Lawrence checks his watch. Wow. I didn’t think anyone still had one of those in the smartphone era. “How confident are you that the crystal’s the source? Do you think there’s anything else in there we missed?”
“Pretty sure, but I can check around again, see if I notice anything else.”
“All right. Let’s give it another walkthrough. After that, why don’t you go clean up and switch to the polo and we can try and figure out where to go from here.”
Natalie comes to mind.
I wink and start walking toward the burned ruin. “I’ve got an idea already, once we’re done here.”
ver the next few hours, I roam the burned-out restaurant with Lawrence. He shows me the spots where they believe ignition occurred, though at this point, their theory that the fire started in twelve different places is based on the spread of the burn pattern on the ground. The fire had been so hot, little of the interior structure remains. It’s difficult to even identify where the boundaries between various rooms had been. Nothing else draws my attention, and by the time we leave, the rest of the fire crew is long gone.
He gives me a ride back to my stationhouse in a red SUV labeled Fire Marshal. After a quick shower and change to a fresh uniform (a white polo shirt with FD markings and black BDU pants), I hurry outside and climb into his truck.

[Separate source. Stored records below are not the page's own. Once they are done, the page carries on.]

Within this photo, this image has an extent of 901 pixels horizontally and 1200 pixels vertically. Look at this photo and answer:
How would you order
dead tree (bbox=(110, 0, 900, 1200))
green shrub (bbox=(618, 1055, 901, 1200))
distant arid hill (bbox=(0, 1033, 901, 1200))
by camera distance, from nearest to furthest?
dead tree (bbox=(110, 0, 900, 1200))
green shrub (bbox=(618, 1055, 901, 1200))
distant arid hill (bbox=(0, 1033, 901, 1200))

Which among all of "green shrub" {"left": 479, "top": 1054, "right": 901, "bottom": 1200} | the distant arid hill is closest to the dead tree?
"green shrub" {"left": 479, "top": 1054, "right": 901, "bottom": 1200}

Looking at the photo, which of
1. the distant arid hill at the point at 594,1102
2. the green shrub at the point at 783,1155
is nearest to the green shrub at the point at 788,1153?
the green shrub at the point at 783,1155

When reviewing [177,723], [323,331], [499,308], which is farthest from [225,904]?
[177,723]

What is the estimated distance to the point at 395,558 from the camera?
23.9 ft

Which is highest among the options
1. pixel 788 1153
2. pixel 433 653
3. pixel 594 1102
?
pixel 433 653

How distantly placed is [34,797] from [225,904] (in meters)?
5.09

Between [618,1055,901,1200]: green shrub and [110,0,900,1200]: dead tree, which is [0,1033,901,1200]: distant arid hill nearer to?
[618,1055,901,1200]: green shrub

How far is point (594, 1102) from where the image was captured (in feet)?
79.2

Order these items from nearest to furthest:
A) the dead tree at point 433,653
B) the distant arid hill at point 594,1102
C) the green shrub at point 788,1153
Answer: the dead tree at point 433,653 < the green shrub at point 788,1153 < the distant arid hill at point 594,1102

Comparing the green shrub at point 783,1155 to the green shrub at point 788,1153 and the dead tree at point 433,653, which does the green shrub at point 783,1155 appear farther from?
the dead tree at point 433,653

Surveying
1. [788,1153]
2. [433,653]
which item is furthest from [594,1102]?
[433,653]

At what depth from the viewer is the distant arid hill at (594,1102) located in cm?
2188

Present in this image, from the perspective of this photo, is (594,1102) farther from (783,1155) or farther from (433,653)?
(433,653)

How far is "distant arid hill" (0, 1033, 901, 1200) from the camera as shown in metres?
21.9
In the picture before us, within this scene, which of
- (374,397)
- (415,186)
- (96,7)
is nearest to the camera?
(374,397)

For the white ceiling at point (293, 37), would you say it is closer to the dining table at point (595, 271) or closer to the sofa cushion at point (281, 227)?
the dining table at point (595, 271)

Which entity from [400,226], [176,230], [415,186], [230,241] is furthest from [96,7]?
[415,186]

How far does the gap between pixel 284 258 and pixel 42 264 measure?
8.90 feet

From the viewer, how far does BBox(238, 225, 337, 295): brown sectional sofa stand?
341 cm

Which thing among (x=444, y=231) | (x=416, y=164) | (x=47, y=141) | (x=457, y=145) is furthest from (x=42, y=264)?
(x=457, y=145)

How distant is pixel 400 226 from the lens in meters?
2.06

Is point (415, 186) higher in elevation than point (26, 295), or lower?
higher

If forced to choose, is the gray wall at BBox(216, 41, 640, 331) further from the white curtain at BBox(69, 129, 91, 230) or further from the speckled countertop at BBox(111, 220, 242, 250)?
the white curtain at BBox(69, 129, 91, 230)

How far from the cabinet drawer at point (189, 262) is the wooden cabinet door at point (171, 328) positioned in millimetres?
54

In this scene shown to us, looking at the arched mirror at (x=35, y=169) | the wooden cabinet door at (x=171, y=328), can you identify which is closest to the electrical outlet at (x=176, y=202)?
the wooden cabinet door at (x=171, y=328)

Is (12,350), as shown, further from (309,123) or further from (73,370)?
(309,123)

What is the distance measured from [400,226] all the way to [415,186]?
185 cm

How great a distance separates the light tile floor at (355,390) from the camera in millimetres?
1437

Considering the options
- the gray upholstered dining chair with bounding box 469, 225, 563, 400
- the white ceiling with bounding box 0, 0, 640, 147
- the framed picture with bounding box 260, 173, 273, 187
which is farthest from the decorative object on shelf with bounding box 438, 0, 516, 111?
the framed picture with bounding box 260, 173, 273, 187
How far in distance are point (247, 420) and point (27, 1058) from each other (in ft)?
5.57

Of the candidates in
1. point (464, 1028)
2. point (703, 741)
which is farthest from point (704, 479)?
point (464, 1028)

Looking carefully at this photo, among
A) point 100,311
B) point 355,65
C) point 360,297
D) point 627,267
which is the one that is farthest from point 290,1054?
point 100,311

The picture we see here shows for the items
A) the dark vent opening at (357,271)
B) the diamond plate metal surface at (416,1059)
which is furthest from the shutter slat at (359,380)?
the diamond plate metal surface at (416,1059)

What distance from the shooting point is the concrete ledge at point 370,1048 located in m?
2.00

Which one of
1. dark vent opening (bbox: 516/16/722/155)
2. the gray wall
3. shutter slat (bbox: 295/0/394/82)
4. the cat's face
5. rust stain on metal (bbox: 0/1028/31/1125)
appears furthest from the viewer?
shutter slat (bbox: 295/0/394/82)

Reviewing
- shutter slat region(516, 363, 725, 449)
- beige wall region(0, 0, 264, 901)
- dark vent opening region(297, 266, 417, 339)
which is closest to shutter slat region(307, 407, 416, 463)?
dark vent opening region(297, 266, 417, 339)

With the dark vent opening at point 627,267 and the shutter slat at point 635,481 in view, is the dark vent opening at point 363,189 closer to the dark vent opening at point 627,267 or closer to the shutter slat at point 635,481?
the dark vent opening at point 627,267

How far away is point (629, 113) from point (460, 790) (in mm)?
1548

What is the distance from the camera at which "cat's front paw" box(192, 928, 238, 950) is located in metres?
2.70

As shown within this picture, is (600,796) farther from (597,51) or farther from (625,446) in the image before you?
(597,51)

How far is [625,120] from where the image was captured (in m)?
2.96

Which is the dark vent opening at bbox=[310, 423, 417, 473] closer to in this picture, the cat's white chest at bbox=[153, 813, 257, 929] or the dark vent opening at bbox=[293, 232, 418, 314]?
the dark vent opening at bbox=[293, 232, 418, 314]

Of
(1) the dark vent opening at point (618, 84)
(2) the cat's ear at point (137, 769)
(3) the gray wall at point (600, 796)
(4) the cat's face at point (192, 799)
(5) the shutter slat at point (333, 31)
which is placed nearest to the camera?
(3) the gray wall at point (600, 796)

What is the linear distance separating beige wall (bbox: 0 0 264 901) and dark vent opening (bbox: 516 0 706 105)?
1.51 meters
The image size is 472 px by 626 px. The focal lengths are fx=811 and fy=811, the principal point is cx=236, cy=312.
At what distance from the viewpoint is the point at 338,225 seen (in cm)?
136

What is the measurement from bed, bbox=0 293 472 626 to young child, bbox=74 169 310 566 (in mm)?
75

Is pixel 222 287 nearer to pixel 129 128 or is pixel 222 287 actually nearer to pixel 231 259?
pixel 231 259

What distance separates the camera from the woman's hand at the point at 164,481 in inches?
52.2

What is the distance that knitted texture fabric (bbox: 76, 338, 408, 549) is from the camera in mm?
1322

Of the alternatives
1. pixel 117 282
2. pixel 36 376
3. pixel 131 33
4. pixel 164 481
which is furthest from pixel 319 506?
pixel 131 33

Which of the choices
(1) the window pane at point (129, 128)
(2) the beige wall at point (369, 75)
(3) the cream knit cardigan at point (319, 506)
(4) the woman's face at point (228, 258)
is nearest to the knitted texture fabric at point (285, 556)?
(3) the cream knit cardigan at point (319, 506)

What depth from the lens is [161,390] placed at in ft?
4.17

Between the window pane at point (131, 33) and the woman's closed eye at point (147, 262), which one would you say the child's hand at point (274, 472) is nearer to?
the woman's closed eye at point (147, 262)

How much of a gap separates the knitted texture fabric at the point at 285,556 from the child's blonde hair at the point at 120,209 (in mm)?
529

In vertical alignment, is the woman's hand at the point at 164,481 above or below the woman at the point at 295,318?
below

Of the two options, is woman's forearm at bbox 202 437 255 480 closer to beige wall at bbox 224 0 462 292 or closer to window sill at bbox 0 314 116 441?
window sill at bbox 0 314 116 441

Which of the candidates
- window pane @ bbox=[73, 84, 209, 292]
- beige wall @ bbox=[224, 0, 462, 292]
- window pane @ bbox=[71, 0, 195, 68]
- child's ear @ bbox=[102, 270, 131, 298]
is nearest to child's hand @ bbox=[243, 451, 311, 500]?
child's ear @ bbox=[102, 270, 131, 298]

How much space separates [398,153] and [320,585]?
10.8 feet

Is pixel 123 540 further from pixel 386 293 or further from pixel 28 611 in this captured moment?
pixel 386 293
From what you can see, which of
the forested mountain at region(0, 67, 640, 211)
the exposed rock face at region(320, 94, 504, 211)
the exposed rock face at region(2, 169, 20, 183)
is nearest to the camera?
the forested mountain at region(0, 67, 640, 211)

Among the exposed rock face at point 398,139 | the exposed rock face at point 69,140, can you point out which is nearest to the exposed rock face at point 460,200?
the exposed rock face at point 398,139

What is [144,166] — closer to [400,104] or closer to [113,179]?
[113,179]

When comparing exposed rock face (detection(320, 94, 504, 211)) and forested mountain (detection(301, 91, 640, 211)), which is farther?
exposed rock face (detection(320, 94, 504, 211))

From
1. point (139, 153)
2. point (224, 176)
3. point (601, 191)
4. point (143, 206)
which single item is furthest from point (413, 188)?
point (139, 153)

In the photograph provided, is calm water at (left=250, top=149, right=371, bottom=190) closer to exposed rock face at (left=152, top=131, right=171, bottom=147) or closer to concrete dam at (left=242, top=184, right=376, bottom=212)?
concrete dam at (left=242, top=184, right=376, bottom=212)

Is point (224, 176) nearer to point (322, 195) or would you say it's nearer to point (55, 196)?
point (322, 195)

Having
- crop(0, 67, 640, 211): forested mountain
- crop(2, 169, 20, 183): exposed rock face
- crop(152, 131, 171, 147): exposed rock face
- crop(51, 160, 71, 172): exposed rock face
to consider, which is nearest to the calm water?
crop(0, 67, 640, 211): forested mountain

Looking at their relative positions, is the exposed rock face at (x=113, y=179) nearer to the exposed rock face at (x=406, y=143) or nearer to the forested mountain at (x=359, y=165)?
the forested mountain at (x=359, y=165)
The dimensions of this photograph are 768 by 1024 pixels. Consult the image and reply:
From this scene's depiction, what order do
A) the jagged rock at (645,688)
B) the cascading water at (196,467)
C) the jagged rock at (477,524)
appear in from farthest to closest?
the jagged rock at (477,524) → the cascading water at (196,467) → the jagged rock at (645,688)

While we’d been snooping around for any additional clues, I’d mentioned Natalie. He liked the idea, so he’d agreed to let her have a look at the crystal once I’d changed. The shower leaves me smelling only a little like an ashtray. I feel almost official or something, going out in public in this uniform. Normally, it’s hidden under an extra set of flame-retardant pants and a big coat plus air tank.
“Here.” Lawrence hands me a nametag that reads assistant arson investigator.
I take it and pin it on my shirt. “Thanks. Guess if I need to project authority, it’ll help.”